¿Qué hacer cuando la adopción divide a un matrimonio que sufre infertilidad o esterilidad?Cuando cae el diagnóstico de la infertilidad, la pareja a menudo se siente desvalida. Entonces, una solución puede presentárseles: la adopción. Pero ¿qué hacer cuando la cuestión divide a los cónyuges?
“Después de diecisiete años de matrimonio, todavía no tenemos hijos y tengo muchas ganas de adoptar, pero mi marido no. ¿Hay que resistirse a este deseo que es tan fuerte? No concibo una casa sin un bebé”, me confesó un día una mujer.
Cuando los deseos son opuestos en la pareja, a menudo se pueden encontrar soluciones intermedias que tienen en cuenta las dos posturas. Pero hay casos en que los deseos son totalmente diferentes.
En el punto de partida, el diálogo permite a cada uno argumentar bien su decisión. Un diálogo en que cada uno haga, desde el principio, el esfuerzo de entrar en la problemática del otro, para comprenderlo desde el interior.
Me gusta decir que el marido debe convertirse en esposa, pero permaneciendo hombre, y la esposa convertirse en su esposo, pero seguir siendo mujer.
- El marido debe hacer el esfuerzo de salir de su punto de vista para ver el problema con los ojos de su mujer.
- Ella debe también ser capaz de descentrarse de sus concepciones, sus expectativas, para percibir el problema tal y como él lo percibe.
Comprender la reticencia del otro
No hay duda de que el marido debe escuchar este intenso deseo de un hijo, tan arraigado en el cuerpo femenino. Aunque sea imposible ponerse del todo “en la piel” del otro, no es impensable percibir lo que puede ser, para una mujer, la indescriptible felicidad de tener un bebé.

(Extractos de un conjunto de datos espaciales)
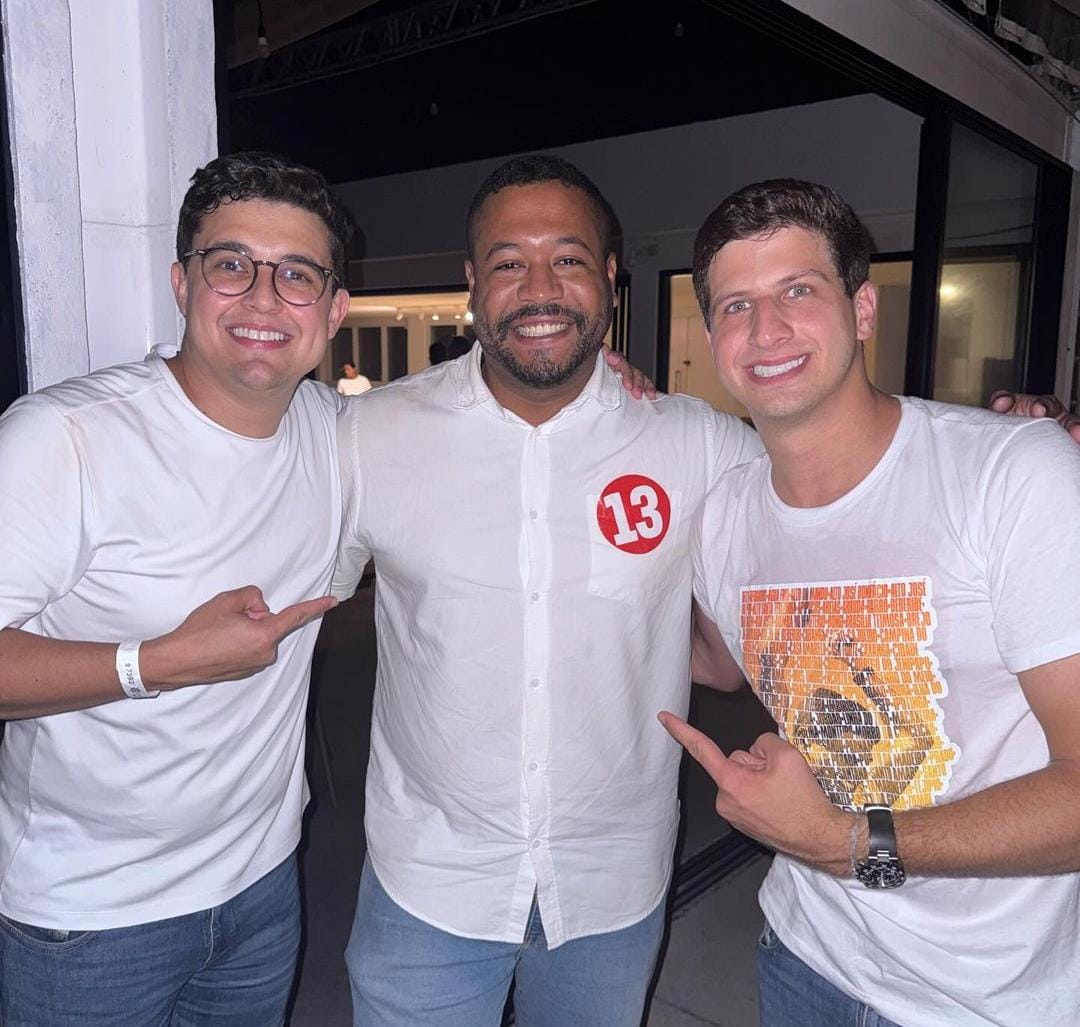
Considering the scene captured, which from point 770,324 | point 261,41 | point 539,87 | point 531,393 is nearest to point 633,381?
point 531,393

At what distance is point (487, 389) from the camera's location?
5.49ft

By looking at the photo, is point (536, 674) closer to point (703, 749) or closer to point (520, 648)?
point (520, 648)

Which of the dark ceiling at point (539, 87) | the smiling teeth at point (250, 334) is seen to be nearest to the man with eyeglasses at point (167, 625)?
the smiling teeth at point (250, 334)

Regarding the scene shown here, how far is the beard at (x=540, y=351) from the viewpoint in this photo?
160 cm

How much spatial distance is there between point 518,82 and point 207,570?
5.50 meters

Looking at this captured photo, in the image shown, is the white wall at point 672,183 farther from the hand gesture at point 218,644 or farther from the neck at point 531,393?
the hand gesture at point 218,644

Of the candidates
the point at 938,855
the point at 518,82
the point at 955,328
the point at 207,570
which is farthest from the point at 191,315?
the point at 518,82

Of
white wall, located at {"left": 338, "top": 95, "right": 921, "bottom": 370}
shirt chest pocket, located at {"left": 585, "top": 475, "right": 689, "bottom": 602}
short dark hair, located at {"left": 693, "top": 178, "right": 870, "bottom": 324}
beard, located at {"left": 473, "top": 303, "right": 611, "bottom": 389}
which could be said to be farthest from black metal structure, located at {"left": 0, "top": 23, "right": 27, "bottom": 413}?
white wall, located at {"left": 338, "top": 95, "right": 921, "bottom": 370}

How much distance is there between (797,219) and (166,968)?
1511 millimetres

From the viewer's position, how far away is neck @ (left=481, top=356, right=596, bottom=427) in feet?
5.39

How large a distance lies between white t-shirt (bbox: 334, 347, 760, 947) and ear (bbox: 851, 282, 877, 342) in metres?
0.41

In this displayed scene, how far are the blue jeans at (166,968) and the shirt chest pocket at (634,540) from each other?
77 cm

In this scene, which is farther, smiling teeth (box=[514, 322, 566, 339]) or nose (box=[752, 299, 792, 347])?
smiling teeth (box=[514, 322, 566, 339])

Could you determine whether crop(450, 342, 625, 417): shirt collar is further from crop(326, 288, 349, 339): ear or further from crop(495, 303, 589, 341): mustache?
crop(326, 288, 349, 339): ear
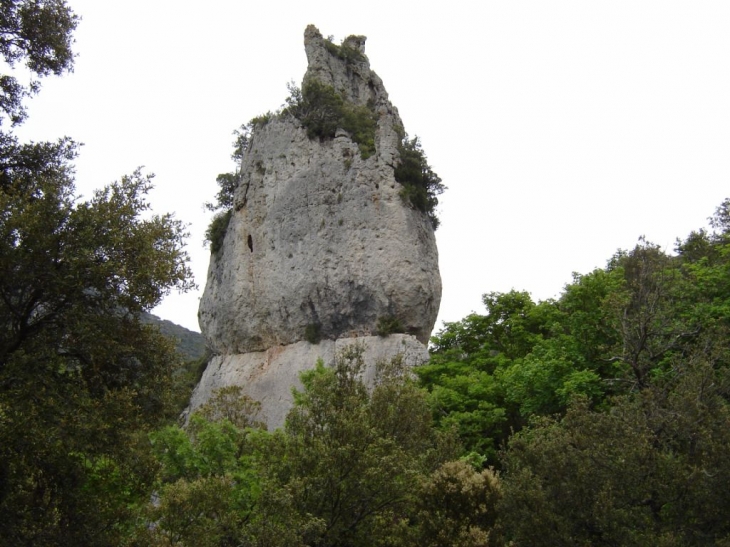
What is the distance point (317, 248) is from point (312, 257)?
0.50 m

- **TAREAS POR HACER**
A – Sustituye "punto de vista" por "perspectiva" y copia todo el texto sobre la adopción desde "Me gusta decir" hasta "él lo percibe.".
B – Retoma el texto sobre la adopción y continúalo a partir de su última frase.
El listado procede de otra fuente distinta del texto.

- **RESPUESTAS DEL EJERCICIO**
A –
Me gusta decir que el marido debe convertirse en esposa, pero permaneciendo hombre, y la esposa convertirse en su esposo, pero seguir siendo mujer.
- El marido debe hacer el esfuerzo de salir de su perspectiva para ver el problema con los ojos de su mujer.
- Ella debe también ser capaz de descentrarse de sus concepciones, sus expectativas, para percibir el problema tal y como él lo percibe.

B –
Para ella, dar vida es una magnífica razón de ser e incluso un orgullo legítimo. Es una alegría para ella dar un hijo al hombre que ama y el niño le parece como una concretización de su amor. Un hijo es “el amor hecho carne”, es el amor de un hombre y de una mujer que se convierte en persona; un poco como en la Trinidad el amor del Padre y del Hijo hace brotar al Espíritu Santo.
Un amor que, además, continuará después de su muerte quizás durante siglos a través de la cadena de generaciones derivadas de esa unión amorosa.
El duelo de la maternidad
Cuando la pareja no puede tener ese hijo o hijos tan deseados, hacer el duelo de la maternidad no es fácil para una esposa. Y la adopción le puede parecer como una oportunidad de desplegar su formidable capital de ternura, no solo para colmar su necesidad de ejercer de madre, sino también para permitir a un niño convertirse en un adulto feliz y pleno.
Porque la fecundidad no es solamente biológica, es también educativa: el niño no está terminado en el nacimiento, necesita todavía ser “alumbrado” en sus inmensas potencialidades.
Los temores del hombre
Dicho esto, es necesario que la esposa sepa escuchar también al esposo. Que escuche sus reticencias, por ejemplo. Frente a la paternidad, hay todo tipo de situaciones. Aunque hay hombres que desean absolutamente tener descendencia, otros no están tan necesitados de un hijo.
Los hay incluso que temen que el niño acapare a su mujer, convertida más en madre que en esposa. Muy a menudo, es el niño el que “hace” al padre, el que despierta en él la alegría de ser padre, el que termina por enamorarle con sus primeras sonrisas, sus primeros mimos y sus sorprendentes progresos.
Es fácilmente comprensible que, si a veces existen reticencias incluso para una paternidad biológica, las dudas pueden salir más a la luz frente a una posible adopción. Tanto más cuanto que la adopción puede plantear problemas.
Dios sabe si, personalmente, deseo que unos niños abandonados puedan conocer la alegría de ser acogidos en la calidez de una familia. Pero una adopción puede comportar también su lote de dificultades e incluso decepciones penosas y hay que contrapesar bien las exigencias antes de tomar una decisión así.
El miedo a la adopción puede superarse
Así, el niño adoptado puede tener una agresividad profunda e inconsciente. Siente reproche hacia su madre biológica por haberle abandonado, pero también hacia los padres adoptivos, considerados como los que se lo habrían quitado a esta madre.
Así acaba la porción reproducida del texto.